INPUT DATA

****************************************

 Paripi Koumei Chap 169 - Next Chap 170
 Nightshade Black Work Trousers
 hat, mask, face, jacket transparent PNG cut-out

****************************************

REQUIRED WORK
Transcribe the data in full, keeping every detail.

SOLUTION FOR THIS PROBLEM
 Paripi Koumei Chap 169 - Next Chap 170
 Nightshade Black Work Trousers
 hat, mask, face, jacket transparent PNG cut-out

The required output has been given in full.